Review: 2010 Honda Accord Crosstour
The Honda Accord has been the Iron Man of the midsize sedan market for generations. Now, with the great Accord name on the back, Honda has created an all-new version of the family sedan. Meet the Accord Crosstour, which adds a touch of modern versatility and a premium ride to the Accord lineup.
The Crosstour is Honda’s take on the swoopy five-door coupe-like crossover that seems to be making its rounds in the automotive world. So, is the new Crosstour good enough to be called an Accord?
If you think this design is new then you would be quite mistaken. The 2010 Accord Crosstour is just another five-door utility in the market. BMW has the X6, Toyota has the Venza, and Acura has the ZDX.
Amazingly, despite being nearly the same company, the Acura ZDX is not at all similar to the Crosstour. The ZDX is based on a truck chassis, while the Crosstour is pure Accord.
Hit the jump to keep reading.
The Crosstour is nearly the same size as the Accord sedan, with only an extra 3-inches in length, though it can be very hard to tell when the two are side by side. The Crosstour just seems so much longer.
Honda has given the Crosstour a few design elements from the Accord coupe, like the headlights and taillights. Up front, the massive thick grille gives the car a big, blunt look.
From the side, the Crosstour’s short glass, high beltline, and fast sloping roof give the car a very muscular stance. Trimmed rocker panels add more style to the lower body.
Around back, the Crosstour gets the Insight’s dual-glass rear hatch, which is a hate it or love it feature, and dual chrome exhaust outlets. There is a small spoiler that cuts across the rear glass, helping too obscure visibility from the rear view mirror.
The test EX-L came with 18-inch alloy wheels, but 17-inch wheels are available.
Inside, the Accord Crosstour has the same styling as the Accord sedan. The upswept dash, intuitive layout, neat blue dials, and wood trim give the car a very upscale look.

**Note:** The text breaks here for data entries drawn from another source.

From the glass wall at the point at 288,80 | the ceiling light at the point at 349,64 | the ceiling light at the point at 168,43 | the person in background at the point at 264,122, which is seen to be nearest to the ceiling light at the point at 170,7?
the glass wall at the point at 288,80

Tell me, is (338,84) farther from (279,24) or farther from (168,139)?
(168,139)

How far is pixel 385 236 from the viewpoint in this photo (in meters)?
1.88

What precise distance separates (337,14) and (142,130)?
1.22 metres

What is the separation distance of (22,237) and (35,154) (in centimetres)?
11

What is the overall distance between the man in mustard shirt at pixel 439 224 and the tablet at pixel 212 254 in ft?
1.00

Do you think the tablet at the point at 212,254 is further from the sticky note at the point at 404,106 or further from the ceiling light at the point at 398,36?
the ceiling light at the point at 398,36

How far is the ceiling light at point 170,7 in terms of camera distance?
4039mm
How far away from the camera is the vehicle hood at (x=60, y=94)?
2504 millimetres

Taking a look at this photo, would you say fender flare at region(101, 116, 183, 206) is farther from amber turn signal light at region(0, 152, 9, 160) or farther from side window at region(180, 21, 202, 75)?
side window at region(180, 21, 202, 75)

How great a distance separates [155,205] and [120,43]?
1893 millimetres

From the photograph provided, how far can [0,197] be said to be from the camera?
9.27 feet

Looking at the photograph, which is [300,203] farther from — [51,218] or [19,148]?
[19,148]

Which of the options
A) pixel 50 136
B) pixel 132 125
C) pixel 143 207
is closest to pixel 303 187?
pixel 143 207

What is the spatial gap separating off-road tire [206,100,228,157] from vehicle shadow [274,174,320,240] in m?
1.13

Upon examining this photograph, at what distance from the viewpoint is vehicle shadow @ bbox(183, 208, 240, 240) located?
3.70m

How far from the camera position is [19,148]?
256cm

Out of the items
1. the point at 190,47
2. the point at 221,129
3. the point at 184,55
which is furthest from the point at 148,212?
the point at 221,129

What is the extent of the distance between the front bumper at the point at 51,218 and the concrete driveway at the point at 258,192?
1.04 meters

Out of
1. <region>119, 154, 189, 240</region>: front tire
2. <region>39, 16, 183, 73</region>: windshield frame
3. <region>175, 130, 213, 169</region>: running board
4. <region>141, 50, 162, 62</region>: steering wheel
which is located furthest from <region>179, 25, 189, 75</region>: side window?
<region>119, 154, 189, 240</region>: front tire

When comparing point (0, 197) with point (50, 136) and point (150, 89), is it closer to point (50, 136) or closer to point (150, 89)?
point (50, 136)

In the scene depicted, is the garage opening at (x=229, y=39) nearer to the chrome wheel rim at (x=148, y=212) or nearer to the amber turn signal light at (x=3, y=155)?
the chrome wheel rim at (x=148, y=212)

The seats are supportive, with standard 10-way power for the driver and 4-way for the passenger. The EX-L adds leather, memory, and heat.
Steering wheel controls for audio and climate are standard, as well as Bluetooth, which was fairly easy to set up.
Interior space is a bit of a letdown, as legroom, shoulder, and headroom all come up short to the Toyota Venza. The seatbacks fold 60/40 by pulling the handles in the cargo bay or buttons on the back of the seat.
It’s in the cargo department where the Crosstour really shines. The cargo lip is low for easy loading and, with the seats down, there is plenty of room for almost anything. There are three trays under the floor of the cargo area for dirtier items. The center tray lifts out and can be used as a cooler on road trips or picnics.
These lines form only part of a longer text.